- **TEXT EXCERPT**:

★ ★ ★

Skip to content

[BUG?] Ungraceful handling of blocking IO #181

@ghost

Description

Summary

So I've been playing with skew for a week or so now and whilst it principally works for what I want it to do at a functional level, I've found that something is causing it to handle blocking IO very poorly (not at all in fact)

The tests I've been running are to scan my own AWS account for S3 buckets. Skew works perfectly for finding the 3 buckets I expected it to, but then never returns.

At first I thought I was being impatient, so I decided to leave it run overnight and through the morning. The function still never returned. I understand that scanning all of AWS is a potentially non-trivial task, but more than 16 hours? Something must be up.

Investigation

The first thing I noticed trying to work out what was going on here was (when it worked) the dump from the keyboard interrupt when running in the console:

Traceback (most recent call last):
  File "<stdin>", line 1, in <module>
  File "/home/ares/.local/lib/python3.8/site-packages/skew/arn/__init__.py", line 323, in __iter__
    for scheme in self.scheme.enumerate(context, **self.kwargs):
  File "/home/ares/.local/lib/python3.8/site-packages/skew/arn/__init__.py", line 247, in enumerate
    for provider in self._arn.provider.enumerate(
  File "/home/ares/.local/lib/python3.8/site-packages/skew/arn/__init__.py", line 232, in enumerate
    for service in self._arn.service.enumerate(
  File "/home/ares/.local/lib/python3.8/site-packages/skew/arn/__init__.py", line 217, in enumerate
    for region in self._arn.region.enumerate(
  File "/home/ares/.local/lib/python3.8/site-packages/skew/arn/__init__.py", line 198, in enumerate
    for account in self._arn.account.enumerate(
  File "/home/ares/.local/lib/python3.8/site-packages/skew/arn/__init__.py", line 145, in enumerate
    for resource in self._arn.resource.enumerate(
  File "/home/ares/.local/lib/python3.8/site-packages/skew/arn/__init__.py", line 127, in enumerate
    resources.extend(resource_cls.enumerate(
  File "/home/ares/.local/lib/python3.8/site-packages/skew/resources/aws/s3.py", line 27, in enumerate
    resources = super(Bucket, cls).enumerate(arn, region, account,
  File "/home/ares/.local/lib/python3.8/site-packages/skew/resources/resource.py", line 54, in enumerate
    data = client.call(enum_op, query=path, **kwargs)

★ ★ ★

- **DATA EXTRACT**:
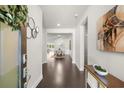 Elegant entryway showcasing hardwood floors, neutral walls, an artwork and views into dining and living areas at 2947 Knob Creek Dr, Snellville, GA 30078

★ ★ ★

- **EXERCISES TO COMPLETE**:
[a] Summarize the skew blocking IO issue in two sentences.
[b] In the skew blocking IO issue, swap "AWS account" for "test account" and write out the passage that begins with "The tests I've" and ends with "then never returns.".

- **OUTPUTS IN ORDER**:
[a] While testing skew by scanning their own AWS account for S3 buckets, the writer found that it found the three expected buckets but never returned, even after running overnight and through the morning. To investigate, they looked at the dump from the keyboard interrupt in the console, which traces the call through skew's enumerate functions down to a client call.

[b]
The tests I've been running are to scan my own test account for S3 buckets. Skew works perfectly for finding the 3 buckets I expected it to, but then never returns.